1:38 pm on Jul 4, 2005 (gmt 0)

10+ Year Member



Google still have a cache of my 2000 deleted webpages, Gbot still try to spider it, and those cached of my deleted pages still appear on search results and compete with my new pages. How will i inform them to remove cache of my old pages?

HarryM

2:09 pm on Jul 4, 2005 (gmt 0)

WebmasterWorld Senior Member 10+ Year Member



ramachandra,

As I understand it you renamed some pages, and now both the old names and the new names are present in Google. That is completely normal. Google can take a long time to get rid of obsolete index entries. Sometime after Google has apparently removed them, they can even reappear years later, presumably because there was still a reference to them somewhere in the Google system.

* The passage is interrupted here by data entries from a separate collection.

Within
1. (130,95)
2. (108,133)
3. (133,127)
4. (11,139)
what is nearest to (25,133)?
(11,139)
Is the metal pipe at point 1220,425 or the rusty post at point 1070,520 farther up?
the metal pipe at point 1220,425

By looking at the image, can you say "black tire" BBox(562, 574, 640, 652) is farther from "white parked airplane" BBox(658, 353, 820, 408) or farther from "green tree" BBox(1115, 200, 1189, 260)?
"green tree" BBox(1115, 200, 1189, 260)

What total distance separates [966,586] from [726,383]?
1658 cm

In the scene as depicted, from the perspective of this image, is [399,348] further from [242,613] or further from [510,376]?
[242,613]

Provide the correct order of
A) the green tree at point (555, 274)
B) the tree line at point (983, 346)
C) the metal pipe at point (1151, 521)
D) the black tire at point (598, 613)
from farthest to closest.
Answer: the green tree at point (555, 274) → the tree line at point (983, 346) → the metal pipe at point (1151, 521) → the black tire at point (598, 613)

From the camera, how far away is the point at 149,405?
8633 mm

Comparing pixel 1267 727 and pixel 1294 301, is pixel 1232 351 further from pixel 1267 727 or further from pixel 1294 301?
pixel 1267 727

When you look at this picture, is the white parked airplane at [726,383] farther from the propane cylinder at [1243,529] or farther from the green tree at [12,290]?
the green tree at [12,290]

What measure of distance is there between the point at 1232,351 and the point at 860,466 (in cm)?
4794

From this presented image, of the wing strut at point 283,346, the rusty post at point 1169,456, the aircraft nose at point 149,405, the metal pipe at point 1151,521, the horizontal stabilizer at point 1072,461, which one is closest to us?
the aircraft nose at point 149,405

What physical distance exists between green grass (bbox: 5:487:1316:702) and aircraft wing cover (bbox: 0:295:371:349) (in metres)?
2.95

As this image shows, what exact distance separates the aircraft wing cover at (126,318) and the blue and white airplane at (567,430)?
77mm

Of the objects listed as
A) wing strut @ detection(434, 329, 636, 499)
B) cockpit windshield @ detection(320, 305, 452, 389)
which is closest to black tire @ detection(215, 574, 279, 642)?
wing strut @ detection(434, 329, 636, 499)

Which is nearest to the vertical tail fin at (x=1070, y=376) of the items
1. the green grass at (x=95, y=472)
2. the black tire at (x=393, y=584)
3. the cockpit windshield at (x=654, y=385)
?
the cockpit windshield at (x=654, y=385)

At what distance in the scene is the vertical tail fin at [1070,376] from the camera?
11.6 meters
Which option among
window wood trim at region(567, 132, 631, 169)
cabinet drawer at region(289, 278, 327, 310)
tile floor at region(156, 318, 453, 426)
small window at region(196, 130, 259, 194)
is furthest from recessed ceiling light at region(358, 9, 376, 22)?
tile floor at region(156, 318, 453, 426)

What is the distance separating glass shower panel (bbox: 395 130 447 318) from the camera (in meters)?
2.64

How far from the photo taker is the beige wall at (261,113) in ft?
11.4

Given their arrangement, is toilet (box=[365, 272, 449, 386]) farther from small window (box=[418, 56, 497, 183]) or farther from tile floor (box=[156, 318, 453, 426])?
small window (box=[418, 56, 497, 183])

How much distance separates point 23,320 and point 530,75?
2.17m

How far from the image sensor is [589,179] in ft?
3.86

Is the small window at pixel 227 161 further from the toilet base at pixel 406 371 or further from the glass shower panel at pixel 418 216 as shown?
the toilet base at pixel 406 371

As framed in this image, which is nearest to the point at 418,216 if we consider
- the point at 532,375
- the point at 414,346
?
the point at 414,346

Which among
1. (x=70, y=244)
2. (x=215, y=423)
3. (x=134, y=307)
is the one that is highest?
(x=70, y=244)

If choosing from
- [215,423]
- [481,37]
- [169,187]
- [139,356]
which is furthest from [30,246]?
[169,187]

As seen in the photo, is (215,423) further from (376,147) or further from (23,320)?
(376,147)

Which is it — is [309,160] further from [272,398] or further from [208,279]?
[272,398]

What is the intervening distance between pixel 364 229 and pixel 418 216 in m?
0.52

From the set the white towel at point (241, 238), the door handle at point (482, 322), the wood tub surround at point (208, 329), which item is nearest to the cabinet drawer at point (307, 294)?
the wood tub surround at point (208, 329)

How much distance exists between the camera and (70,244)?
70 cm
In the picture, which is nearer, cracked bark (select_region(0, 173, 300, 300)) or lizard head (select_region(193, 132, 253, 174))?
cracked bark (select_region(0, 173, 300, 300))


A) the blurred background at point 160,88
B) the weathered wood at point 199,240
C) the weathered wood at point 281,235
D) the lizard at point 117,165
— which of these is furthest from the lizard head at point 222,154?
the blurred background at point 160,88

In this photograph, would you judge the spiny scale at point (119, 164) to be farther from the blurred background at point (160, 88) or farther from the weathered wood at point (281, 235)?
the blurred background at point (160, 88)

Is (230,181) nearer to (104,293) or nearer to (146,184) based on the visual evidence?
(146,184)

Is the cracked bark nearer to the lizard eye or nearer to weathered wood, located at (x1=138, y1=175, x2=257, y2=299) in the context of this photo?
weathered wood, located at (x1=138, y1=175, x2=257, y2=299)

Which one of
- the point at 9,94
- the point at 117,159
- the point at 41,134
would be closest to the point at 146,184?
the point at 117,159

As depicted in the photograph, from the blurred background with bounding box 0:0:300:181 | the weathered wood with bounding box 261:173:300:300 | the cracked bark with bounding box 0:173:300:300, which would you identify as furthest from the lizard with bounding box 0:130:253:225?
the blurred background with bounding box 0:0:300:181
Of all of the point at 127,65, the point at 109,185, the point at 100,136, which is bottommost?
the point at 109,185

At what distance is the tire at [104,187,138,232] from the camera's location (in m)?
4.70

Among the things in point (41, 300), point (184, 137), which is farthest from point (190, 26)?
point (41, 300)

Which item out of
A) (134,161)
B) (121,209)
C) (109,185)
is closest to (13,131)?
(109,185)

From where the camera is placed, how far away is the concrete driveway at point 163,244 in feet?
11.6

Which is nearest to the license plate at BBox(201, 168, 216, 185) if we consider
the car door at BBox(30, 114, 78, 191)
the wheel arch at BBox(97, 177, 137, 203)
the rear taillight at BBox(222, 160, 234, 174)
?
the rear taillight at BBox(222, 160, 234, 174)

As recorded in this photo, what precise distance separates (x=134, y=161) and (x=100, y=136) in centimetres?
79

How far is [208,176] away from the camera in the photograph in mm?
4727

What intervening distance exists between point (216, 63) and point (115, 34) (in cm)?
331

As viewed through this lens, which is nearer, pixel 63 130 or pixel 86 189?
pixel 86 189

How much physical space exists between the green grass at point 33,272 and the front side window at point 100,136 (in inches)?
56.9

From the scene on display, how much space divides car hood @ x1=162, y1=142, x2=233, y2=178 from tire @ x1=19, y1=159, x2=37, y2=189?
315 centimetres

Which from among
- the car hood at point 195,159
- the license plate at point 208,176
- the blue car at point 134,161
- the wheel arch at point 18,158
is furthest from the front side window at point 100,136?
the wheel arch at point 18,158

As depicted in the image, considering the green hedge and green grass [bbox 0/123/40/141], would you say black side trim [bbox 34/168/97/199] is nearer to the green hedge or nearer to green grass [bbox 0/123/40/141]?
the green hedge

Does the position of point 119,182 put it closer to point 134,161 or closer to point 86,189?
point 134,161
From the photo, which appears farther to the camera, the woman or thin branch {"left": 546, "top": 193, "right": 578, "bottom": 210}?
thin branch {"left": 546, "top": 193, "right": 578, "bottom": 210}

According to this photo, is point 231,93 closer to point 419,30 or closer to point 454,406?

I would remove the entry which disallows Googlebot access to those pages - that just confuses things. Because Googlebot is forbidden to crawl them, Google now has no way of knowing whether the old pages exist or not.

I would make sure copies of the pages under the old name do not physically exist on your server, and if it does, remove them. Also if you created 301 redirects in htaccess when you renamed the pages, I would remove the redirects as well. Some day Google will try to access the pages, and then it will get a 404 telling it the pages do not exist.

Clint

2:54 pm on Jul 4, 2005 (gmt 0)



I've been monitoring my search phrases for the past hour or two, and every time I check them, sometimes seconds apart, I get different results--1st and near the top for most phrases, then off to the 3rd page or worse. I wish they'd just pick an index and stick with it, preferably of course the more relevant one!